Langsung ke konten utama

Reaksi Terhadap Perilaku Buruk Anak


“wah.. ngompol lagi! Diapakan ya ini enaknya!” nada tinggi saya terhadapnya sore kemarin.

Si anak berusia 3 tahun itu menjawab “di pel”

Seketika saya sadar, dia adalah anak balita yang masih dalam tahap belajar untuk mengontrol dirinya saat ia ingin pee. Dalam satu hari itu dia sudah mengompol sebanyak 2 kali. Ya, memang cuma dua kali saja yakni saat di siang hari dan sore setelah ashar, dan dia juga jarang sekali ngompol, pun dia sudah bisa “matur” kalau kebelet pipis, biasanya dia selalu bilang, tapi tidak tuk hari itu dan kadang beberapa kali juga begitu. Reaksi pertama yang mungkin biasa diberikan adalah marah dimana kita menggunakan otak reaktif kita terhadap perilaku anak yang tidak kita suka. Alih-alih membiarkan otak bawah yang reaktif dan emosional mendominasi dan mendikte perasaan lebih baik kita terkoneksi dengan anak terlebih dahulu. Bagaimana kita bereaksi sangat berpengaruh penting terhadap otak, ketika otak bawah yang digunakan, reaksi yang diberikan adalah “marah, ancaman, bentakan, dan kata-kata kasar lainnya yang bisa kita ucapkan ke anak”.

=== Tujuan a ===
Masukkan baris-baris catatan ke dalam tabel Markdown dengan kolom "No" dan "Isi Baris", dimulai dari baris yang memuat "How far away is [600,215] from [308,362]?" sampai akhir catatan, tanpa baris kosong.

=== Masukan tugas ===
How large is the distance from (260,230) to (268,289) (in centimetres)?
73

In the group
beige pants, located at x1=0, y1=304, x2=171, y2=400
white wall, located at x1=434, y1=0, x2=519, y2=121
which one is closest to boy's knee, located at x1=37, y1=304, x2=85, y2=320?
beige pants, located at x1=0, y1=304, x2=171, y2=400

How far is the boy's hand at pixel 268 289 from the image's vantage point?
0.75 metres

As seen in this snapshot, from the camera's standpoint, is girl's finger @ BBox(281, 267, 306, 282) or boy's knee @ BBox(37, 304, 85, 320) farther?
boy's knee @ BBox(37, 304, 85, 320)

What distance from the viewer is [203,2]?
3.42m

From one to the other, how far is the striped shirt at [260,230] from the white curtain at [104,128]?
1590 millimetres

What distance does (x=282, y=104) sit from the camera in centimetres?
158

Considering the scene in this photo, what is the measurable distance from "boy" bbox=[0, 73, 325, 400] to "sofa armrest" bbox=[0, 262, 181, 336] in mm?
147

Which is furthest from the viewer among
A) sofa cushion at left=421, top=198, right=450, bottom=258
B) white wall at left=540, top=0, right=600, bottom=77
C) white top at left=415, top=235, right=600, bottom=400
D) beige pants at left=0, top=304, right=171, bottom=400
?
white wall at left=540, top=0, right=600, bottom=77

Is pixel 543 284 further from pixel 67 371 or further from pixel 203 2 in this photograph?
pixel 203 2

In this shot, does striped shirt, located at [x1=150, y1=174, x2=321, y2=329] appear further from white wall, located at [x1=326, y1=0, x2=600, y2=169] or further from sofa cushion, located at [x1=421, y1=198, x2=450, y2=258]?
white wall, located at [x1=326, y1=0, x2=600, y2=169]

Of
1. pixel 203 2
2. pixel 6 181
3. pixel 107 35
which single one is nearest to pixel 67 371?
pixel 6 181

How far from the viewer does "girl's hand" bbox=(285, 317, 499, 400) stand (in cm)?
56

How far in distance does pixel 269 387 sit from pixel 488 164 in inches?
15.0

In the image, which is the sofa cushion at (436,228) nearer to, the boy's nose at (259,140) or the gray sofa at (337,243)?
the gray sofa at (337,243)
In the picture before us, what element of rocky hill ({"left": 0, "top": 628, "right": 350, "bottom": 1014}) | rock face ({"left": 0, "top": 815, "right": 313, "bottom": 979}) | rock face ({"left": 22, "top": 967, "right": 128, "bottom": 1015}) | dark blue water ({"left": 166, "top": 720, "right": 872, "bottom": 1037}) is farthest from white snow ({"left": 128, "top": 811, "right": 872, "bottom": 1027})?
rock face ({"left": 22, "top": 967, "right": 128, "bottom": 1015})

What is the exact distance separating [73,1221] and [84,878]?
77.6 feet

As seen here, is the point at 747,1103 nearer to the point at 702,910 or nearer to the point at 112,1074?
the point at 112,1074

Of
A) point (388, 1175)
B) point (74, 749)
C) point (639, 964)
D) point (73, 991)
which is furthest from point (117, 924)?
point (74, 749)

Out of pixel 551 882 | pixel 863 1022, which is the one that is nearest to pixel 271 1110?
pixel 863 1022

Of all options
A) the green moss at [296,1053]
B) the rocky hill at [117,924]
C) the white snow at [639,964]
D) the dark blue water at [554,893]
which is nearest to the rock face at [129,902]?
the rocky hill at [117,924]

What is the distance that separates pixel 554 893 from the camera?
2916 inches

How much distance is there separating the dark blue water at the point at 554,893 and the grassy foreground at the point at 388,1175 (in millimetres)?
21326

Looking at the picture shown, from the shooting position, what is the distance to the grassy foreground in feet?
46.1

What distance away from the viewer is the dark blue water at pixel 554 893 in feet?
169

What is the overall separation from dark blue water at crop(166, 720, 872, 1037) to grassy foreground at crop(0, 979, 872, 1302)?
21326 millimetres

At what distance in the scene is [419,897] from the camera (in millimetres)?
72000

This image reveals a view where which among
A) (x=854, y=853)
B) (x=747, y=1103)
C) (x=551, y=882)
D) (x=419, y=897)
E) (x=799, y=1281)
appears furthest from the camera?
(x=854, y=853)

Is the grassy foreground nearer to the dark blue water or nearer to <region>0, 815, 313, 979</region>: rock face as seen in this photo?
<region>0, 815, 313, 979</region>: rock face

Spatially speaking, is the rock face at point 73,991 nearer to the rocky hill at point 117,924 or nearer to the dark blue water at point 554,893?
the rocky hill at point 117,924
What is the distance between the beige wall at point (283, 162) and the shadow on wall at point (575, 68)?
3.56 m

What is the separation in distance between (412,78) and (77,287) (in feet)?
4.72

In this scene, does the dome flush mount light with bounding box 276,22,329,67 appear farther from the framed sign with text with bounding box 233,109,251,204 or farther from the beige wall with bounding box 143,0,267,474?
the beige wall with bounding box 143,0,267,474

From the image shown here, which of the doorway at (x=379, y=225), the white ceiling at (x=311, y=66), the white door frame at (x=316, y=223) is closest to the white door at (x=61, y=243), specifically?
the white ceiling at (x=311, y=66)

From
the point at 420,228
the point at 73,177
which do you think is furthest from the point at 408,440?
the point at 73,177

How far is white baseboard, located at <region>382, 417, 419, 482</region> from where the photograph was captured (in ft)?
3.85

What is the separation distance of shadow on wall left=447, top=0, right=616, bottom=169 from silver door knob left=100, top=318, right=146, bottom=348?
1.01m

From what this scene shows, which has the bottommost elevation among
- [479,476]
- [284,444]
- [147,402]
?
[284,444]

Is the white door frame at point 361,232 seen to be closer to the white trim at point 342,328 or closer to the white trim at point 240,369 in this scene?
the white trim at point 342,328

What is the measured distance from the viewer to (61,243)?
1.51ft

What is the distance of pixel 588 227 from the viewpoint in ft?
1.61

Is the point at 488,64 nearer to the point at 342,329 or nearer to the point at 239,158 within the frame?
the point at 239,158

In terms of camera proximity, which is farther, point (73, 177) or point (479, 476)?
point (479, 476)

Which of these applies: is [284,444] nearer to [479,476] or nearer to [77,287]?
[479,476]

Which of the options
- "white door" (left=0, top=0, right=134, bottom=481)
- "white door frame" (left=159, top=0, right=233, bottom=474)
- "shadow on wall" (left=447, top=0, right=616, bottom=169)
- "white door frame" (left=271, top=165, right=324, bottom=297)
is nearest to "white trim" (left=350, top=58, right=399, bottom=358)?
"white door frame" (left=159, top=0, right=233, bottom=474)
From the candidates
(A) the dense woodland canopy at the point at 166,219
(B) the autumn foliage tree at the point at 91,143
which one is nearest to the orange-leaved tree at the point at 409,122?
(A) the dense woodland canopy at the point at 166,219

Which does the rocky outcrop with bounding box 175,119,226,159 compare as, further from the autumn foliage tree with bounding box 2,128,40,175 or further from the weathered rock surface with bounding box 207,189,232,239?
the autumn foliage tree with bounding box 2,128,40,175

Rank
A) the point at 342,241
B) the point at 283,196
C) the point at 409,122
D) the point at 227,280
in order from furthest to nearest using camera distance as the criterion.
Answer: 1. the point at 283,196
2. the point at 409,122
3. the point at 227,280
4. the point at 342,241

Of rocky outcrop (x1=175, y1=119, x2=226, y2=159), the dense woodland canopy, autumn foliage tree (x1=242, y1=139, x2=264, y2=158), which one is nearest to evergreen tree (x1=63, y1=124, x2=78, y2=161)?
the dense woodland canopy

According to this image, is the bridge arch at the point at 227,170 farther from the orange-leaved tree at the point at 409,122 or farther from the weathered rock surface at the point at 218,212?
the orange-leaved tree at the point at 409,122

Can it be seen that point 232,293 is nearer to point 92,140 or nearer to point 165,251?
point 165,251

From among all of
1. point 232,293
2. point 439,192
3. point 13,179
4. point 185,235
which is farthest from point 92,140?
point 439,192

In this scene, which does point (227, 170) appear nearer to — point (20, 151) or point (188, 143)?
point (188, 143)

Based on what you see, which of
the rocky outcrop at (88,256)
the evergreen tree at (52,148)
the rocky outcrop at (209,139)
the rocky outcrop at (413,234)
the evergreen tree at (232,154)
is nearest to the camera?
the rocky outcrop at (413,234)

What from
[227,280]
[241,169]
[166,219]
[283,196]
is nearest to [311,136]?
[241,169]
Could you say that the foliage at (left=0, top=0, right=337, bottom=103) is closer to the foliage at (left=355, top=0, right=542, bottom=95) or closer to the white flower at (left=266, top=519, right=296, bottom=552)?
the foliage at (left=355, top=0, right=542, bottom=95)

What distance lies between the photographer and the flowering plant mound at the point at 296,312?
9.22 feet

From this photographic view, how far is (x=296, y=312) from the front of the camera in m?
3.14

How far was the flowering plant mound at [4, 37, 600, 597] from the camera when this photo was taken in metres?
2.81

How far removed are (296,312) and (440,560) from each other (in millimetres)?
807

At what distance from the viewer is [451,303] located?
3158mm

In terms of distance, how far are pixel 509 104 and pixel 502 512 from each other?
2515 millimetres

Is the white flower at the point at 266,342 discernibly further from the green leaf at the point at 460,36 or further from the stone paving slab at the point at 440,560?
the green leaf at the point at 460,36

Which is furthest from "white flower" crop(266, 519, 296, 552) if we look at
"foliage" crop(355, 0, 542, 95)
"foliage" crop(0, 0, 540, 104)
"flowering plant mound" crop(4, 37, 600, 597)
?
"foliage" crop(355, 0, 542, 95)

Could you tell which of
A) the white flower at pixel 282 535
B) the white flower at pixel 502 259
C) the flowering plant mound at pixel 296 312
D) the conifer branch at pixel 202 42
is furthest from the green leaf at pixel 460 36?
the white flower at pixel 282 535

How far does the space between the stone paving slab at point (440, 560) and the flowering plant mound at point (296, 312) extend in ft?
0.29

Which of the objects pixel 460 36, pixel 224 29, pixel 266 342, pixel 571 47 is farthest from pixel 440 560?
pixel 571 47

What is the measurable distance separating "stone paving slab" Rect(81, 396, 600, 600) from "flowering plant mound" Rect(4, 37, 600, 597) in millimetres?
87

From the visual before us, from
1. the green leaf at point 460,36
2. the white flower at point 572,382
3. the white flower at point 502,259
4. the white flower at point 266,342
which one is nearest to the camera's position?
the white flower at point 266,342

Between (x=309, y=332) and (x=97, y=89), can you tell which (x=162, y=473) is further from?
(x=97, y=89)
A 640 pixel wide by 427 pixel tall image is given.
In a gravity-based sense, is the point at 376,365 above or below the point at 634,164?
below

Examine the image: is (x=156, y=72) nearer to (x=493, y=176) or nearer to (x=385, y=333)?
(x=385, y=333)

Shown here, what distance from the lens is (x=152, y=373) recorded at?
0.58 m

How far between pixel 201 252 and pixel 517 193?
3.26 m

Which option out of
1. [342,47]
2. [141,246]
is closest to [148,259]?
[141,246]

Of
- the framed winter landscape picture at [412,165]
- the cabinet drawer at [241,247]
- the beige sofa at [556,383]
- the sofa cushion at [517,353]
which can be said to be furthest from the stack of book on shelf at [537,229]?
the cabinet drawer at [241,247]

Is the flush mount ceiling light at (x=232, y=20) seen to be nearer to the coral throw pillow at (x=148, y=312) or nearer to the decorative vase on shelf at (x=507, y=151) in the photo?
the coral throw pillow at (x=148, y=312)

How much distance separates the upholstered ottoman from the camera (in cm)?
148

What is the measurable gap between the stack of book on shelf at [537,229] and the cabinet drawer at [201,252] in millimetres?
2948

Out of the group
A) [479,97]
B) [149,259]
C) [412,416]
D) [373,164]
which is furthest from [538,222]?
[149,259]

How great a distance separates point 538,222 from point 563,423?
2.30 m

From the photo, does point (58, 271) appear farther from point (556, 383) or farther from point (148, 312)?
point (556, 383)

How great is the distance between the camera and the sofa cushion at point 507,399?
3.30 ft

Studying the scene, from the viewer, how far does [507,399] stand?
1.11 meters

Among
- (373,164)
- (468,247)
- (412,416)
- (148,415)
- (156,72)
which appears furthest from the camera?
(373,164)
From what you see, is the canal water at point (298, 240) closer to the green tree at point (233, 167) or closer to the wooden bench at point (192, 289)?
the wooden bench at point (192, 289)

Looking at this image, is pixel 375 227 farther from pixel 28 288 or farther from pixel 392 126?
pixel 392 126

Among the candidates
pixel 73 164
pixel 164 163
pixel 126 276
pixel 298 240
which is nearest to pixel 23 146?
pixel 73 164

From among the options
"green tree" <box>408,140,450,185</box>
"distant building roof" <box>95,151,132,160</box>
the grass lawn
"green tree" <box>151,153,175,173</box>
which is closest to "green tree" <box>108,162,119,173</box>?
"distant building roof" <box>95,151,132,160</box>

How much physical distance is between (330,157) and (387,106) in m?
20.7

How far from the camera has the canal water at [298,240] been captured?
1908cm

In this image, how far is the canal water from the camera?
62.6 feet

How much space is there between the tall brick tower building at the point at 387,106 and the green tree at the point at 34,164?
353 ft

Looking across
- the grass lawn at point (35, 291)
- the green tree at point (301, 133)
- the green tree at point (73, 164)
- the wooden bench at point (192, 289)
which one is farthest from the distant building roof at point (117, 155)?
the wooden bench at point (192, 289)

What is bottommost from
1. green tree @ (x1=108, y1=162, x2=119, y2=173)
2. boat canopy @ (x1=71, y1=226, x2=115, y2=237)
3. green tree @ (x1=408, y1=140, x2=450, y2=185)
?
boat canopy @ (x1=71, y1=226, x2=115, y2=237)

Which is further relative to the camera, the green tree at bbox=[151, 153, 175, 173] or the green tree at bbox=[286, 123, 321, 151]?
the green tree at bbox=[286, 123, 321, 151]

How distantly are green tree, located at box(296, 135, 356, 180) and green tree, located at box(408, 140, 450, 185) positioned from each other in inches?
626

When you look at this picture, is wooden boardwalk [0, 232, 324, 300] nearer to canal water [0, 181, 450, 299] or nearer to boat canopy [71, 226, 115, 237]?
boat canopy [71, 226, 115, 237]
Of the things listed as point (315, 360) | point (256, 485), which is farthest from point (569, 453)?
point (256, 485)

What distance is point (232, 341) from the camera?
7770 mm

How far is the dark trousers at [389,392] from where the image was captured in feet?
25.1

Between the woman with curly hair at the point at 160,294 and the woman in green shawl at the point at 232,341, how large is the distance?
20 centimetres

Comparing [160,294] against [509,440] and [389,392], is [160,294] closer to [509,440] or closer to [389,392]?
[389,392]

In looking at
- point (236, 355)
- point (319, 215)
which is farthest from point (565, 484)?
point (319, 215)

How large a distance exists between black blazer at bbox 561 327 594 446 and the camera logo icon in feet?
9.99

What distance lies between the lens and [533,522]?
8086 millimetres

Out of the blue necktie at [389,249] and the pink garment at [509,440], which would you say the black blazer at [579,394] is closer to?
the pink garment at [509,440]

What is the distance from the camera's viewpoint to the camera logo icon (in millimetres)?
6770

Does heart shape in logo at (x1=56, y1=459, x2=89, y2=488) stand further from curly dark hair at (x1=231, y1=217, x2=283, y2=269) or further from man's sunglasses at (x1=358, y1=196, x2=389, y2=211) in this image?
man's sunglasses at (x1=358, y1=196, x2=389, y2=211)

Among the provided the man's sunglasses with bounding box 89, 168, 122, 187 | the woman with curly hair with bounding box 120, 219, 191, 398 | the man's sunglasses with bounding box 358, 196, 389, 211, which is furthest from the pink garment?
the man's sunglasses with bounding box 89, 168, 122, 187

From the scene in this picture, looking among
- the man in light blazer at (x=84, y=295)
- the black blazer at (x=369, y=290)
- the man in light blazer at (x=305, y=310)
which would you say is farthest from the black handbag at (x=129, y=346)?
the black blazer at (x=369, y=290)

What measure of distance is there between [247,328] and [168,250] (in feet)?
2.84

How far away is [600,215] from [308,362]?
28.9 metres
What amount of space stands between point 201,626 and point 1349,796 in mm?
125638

=== Tujuan b ===
Menurut kutipan terpilih, berapa usia anak yang mengompol?

=== Jawaban yang diharapkan a ===
| No | Isi Baris |
|---|---|
| 1 | How far away is [600,215] from [308,362]? |
| 2 | 28.9 metres |
| 3 | What amount of space stands between point 201,626 and point 1349,796 in mm? |
| 4 | 125638 |

=== Jawaban yang diharapkan b ===
3 tahun.